Most Expensive NFTs Ever Sold
From a $69 million JPEG to a $10 million Bitcoin Ordinal, the NFT market produced some of the most astonishing — and baffling — sales in art history. Whether you think it's all scam or revolutionary, the numbers don't lie: real people paid real money for these digital files.
Here's the complete ranked list of the most expensive NFT sales ever recorded.
The All-Time Top Sales
The Merge — Pak
Technically the most expensive NFT ever sold by total sale value — though it was sold as 312,686 individual "mass" units to 28,983 collectors, not as a single piece. Pak's conceptual work played with ideas of ownership and accumulation. Total combined sale: $91.8 million. A single collector owning more mass gets a visually larger merged circle.
Everydays: The First 5000 Days — Beeple
The sale that changed everything. When Christie's sold Beeple's 5,000-day collage for $69.3 million, it legitimized digital art in traditional auction houses overnight. Vignesh Sundareswaran (MetaKovan) bought it. Beeple (Mike Winkelmann) went from printing calendars to being the third most valuable living artist in a single afternoon. No physical item was transferred. Just a file on a blockchain.
Human One — Beeple
Beeple's second massive sale at Christie's — a kinetic video sculpture that displays an astronaut figure walking through different environments. The physical component (a 7-foot tower with screens) was included. Beeple retains the ability to update what the astronaut walks through — making it an "evolving" artwork forever linked to its creator.
CryptoPunk #5822 — Larva Labs
One of only nine alien CryptoPunks in existence. Chain CEO Deepak Thapliya paid 8,000 ETH (~$23.7M at the time) for this blue alien with a bandana. CryptoPunks are the original NFT collection — all 10,000 were minted for free in 2017. The rarest attributes (aliens, apes, zombies) command astronomical premiums as the OG status symbols of crypto culture.
Ringers #879 (The Goose) — Dmitri Cherniak
Generative art at its most valuable. Art Blocks artist Dmitri Cherniak's Ringers algorithm creates unique images of strings wound around pegs. #879, known as "The Goose," is considered one of the most perfectly composed outputs of the algorithm. Sold for 1,800 ETH — over $17M. It's a string of pixels generated by a computer program. And it's worth more than most houses.
Fidenza #313 — Tyler Hobbs
The Fidenza algorithm generates curved flow field art in varying compositions. #313, sold at the peak of the Art Blocks bubble, became the flagship sale for the generative art movement. Tyler Hobbs' work is now exhibited in traditional art institutions alongside Picasso and Warhol.
Bitcoin Ordinal #3 — Satoshi Nakamoto Era
Among the earliest Bitcoin Ordinals inscribed on the blockchain, inscribed at block height 3 (nearly as early as possible). The historical significance of owning one of Bitcoin's very first inscriptions commanded a premium normally reserved for first-edition art. Bitcoin Ordinals represent the frontier of digital ownership — inscribed directly into Bitcoin's blockchain forever. Explore the best Ordinals at ordinals.pics.
The WTF Reality Check
Here's what makes all of this genuinely strange: every one of these "works" exists as a file that anyone can copy with a right-click. What buyers paid for is the cryptographic provenance — the verifiable record on a blockchain that says they own "the original."
Whether that's brilliant or insane depends entirely on whether you believe digital scarcity is real. In 2021, the market screamed yes. In 2022, it whispered "maybe not." In 2024, Bitcoin Ordinals introduced digital scarcity on the most secure chain ever created. The argument continues — and prices keep being made.

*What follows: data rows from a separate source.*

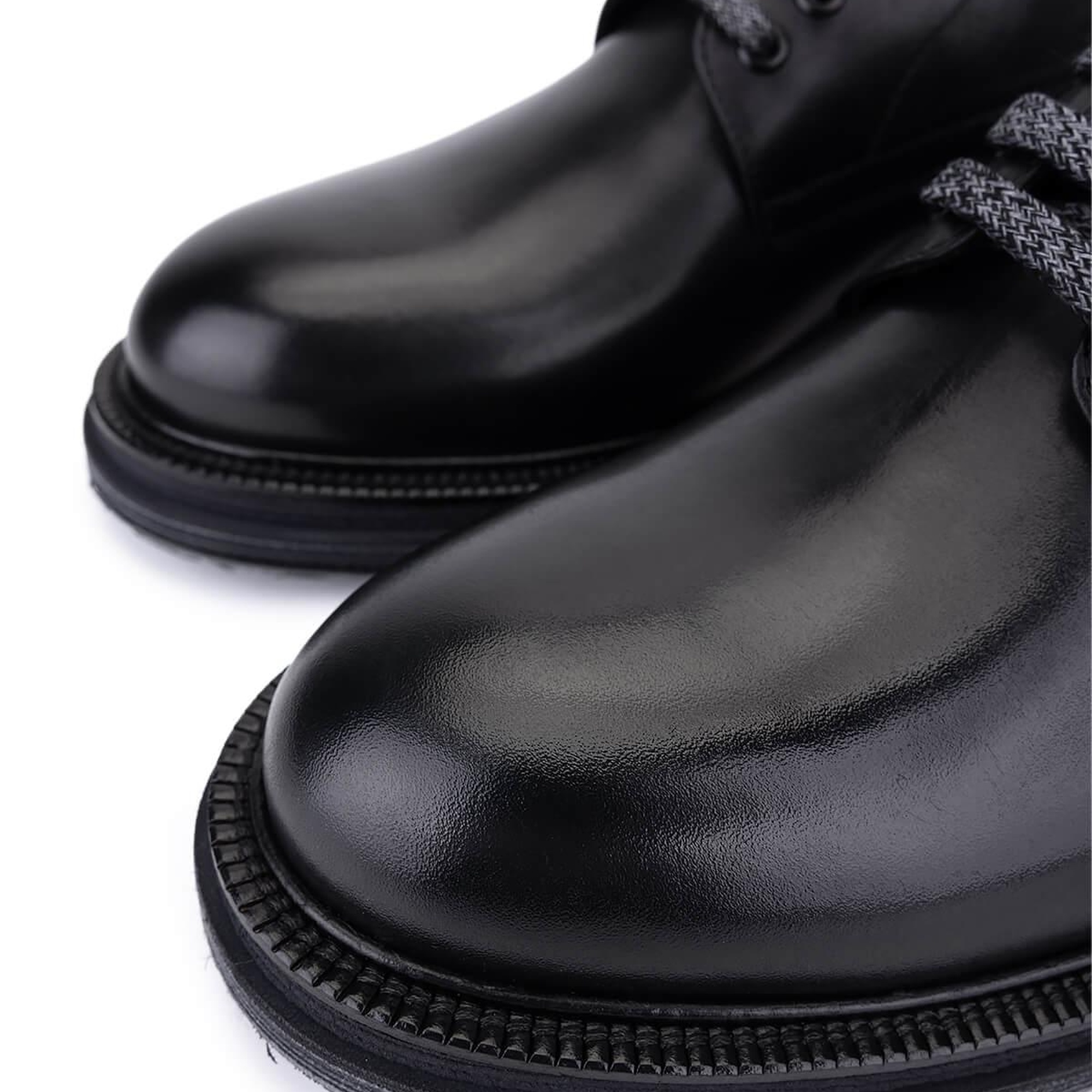 Tamer Tanca Erkek Hakiki Deri Siyah Casual Ayakkabı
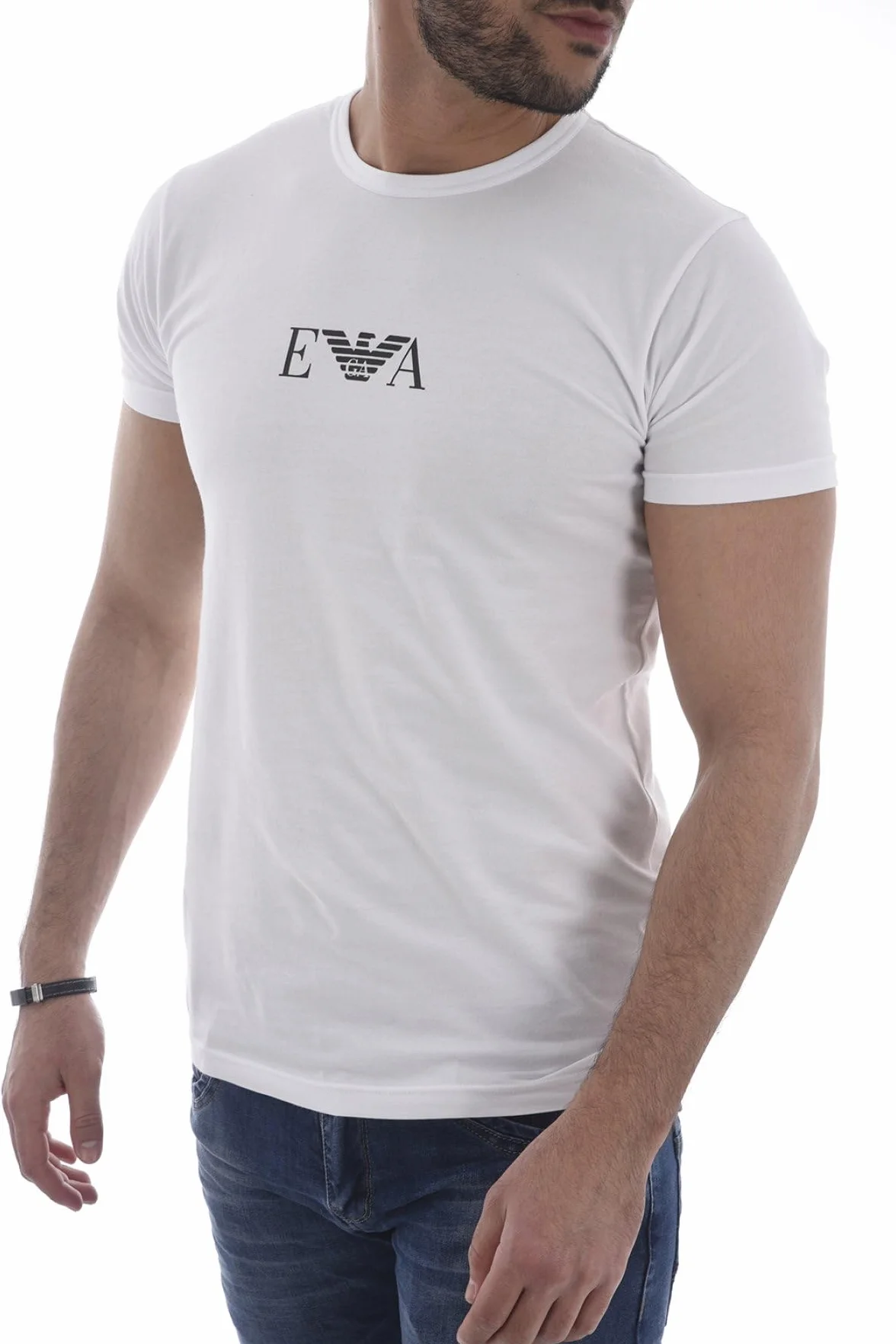 Emporio Armani Mężczyźni Koszulki Piżamy, Biały, M (2 szt.)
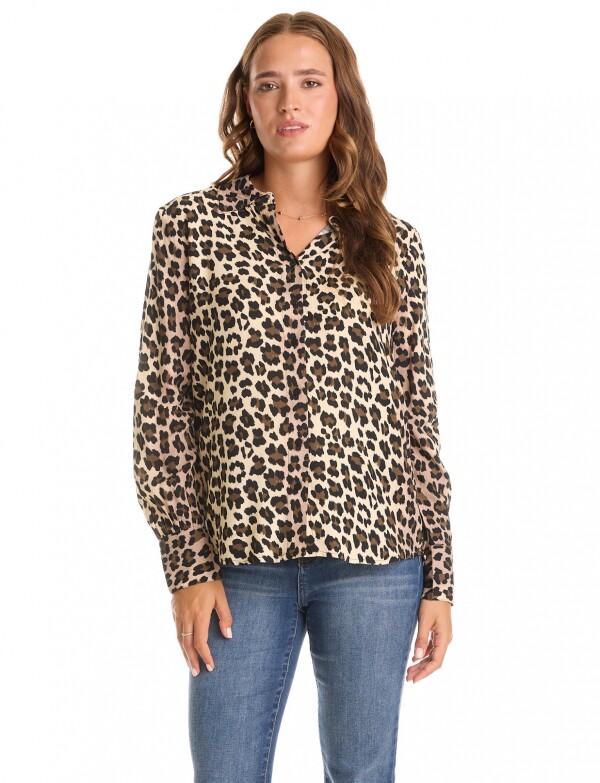 Camisa Print BEIGE/MULTI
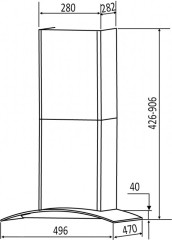 Кухонная вытяжка Dach MODESTA 50 sensor inox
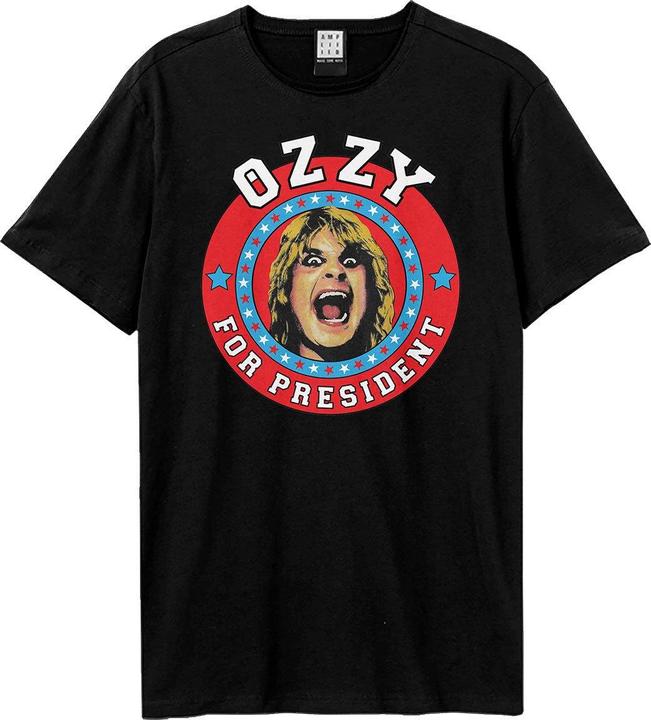 Immagine prodotto Amplified For President Maglietta Ozzy Osbourne Adulto Unisex (XS)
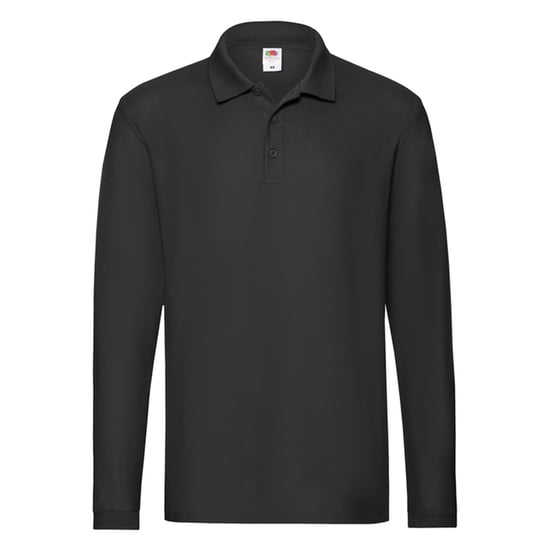 Fruit of the Loom Heren Premium poloshirt met lange mouwen (Zwart) - Image 1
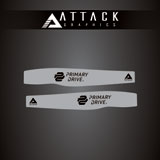 Attack Graphics Renegade Swing Arm Decal Grey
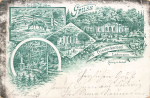 06869 Coswig Friederikenbad Lehmann Litho o 1898
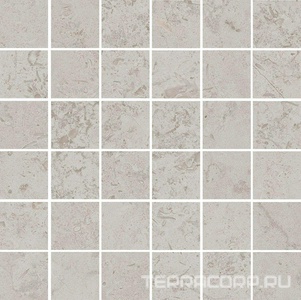 Керамогранит Kerama Marazzi Лаймстоун Декор Про  серый светлый матовый мозаичный 30х30 Серый 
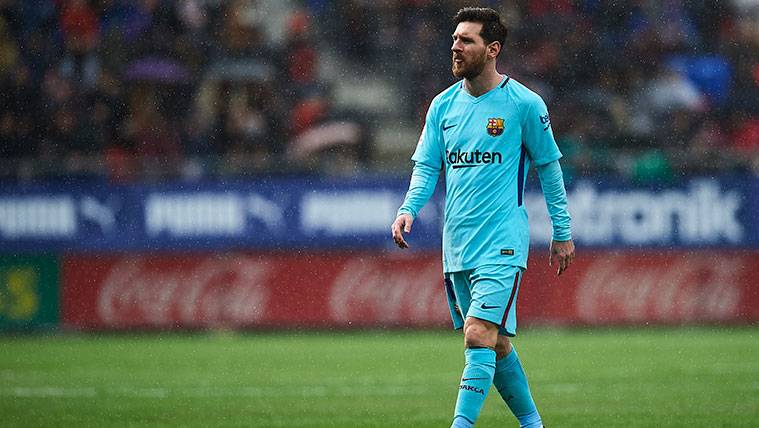 Leo Messi en un partido del FC Barcelona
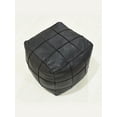 thumbnail image 4 of BBH Homes Black Leather Pouf Ottoman Square Shape Model BBBACPF0022, 4 of 8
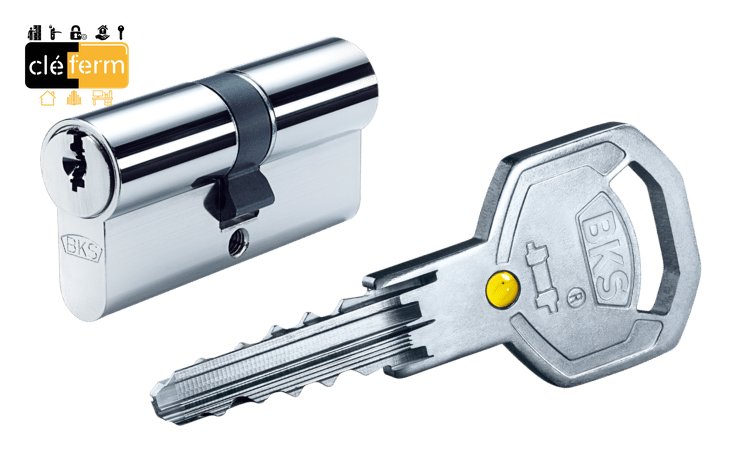 CYLINDRE EURO BKS 31X31 DE DEBRAYABLE SUR PG/PP - 3 CLES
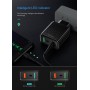 DrPhone HALO - 9V Thuislader - Adapter - Snel Lader Intelligente LED – Reislader - Voor Samsung / Apple iPhone / Huawei - Zwart
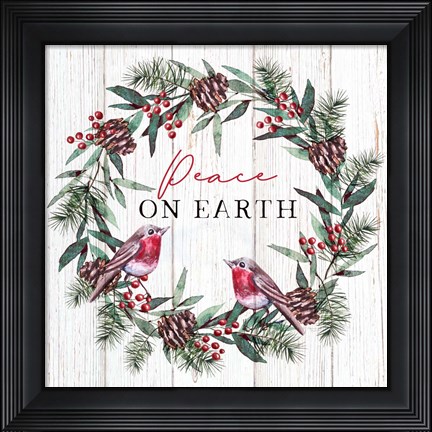 Framed Peace on Earth Print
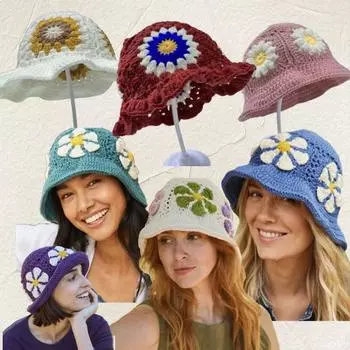 Полностью вручную связанные забавные парики, головные уборы, праздничные колпаки adult 56-59cm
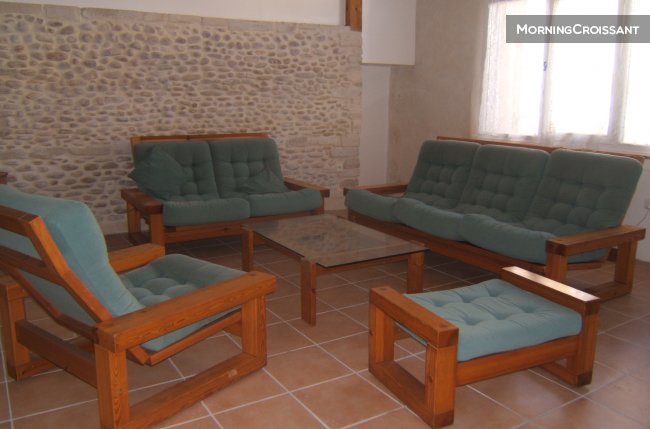 Village house with outside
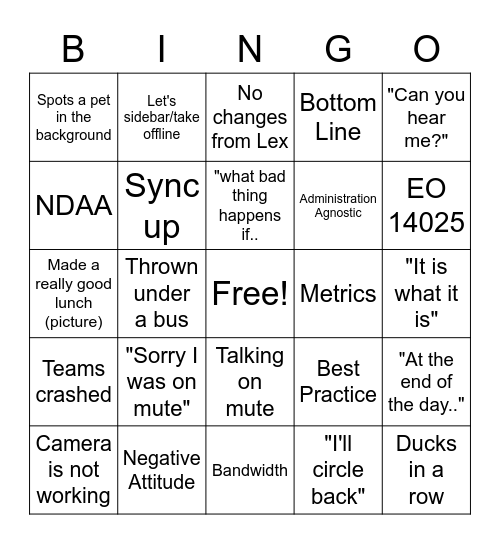 LOB 5 Bingo Card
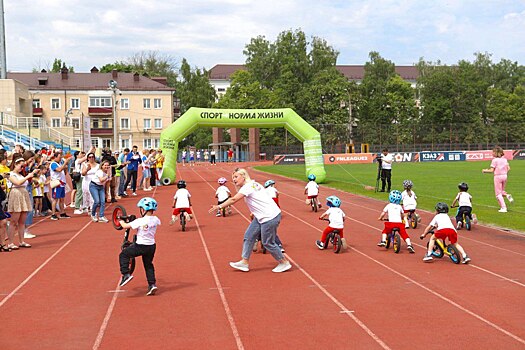 В Курске дошкольники состязались в циклических видах спорта
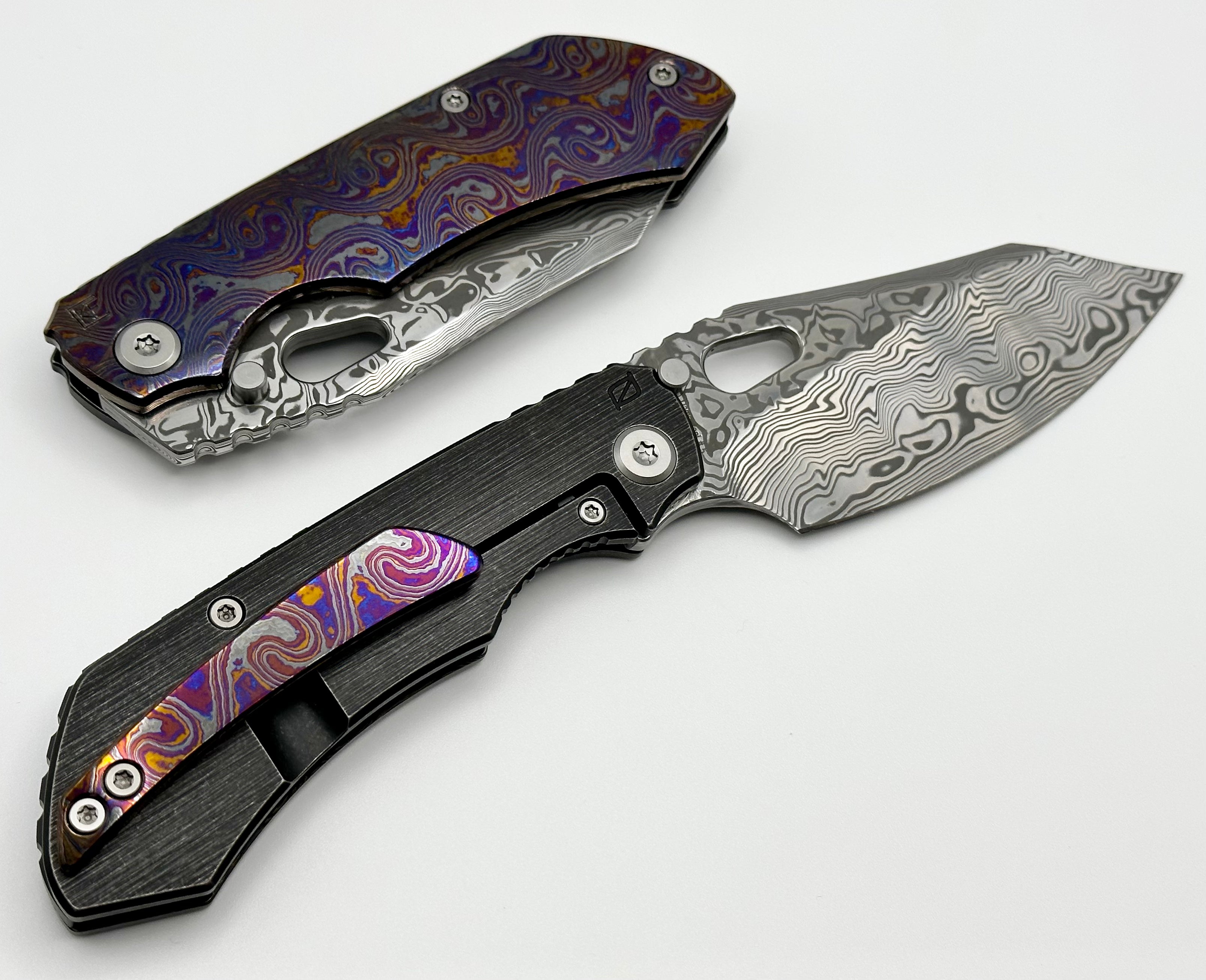 Premium Custom Knife Factory Evo 3.0E: Ultimate ZircuTi & Damasteel Edition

Where the Market Stands in 2026
The 2021–2022 Ethereum NFT peak is long over. Most PFP collections (Bored Apes, Azuki, Doodles) are down 90%+ from peak in ETH terms. But the narrative shifted rather than died: Bitcoin Ordinals introduced a new paradigm of on-chain digital artifacts with provenance backed by Bitcoin's security, not Ethereum's ecosystem speculation.
Art remains the strongest category. 1/1 pieces by recognized artists continue to sell. Generative art platforms like Art Blocks retain collector bases. And the conversation about what "owning" a digital work means is still very much unresolved.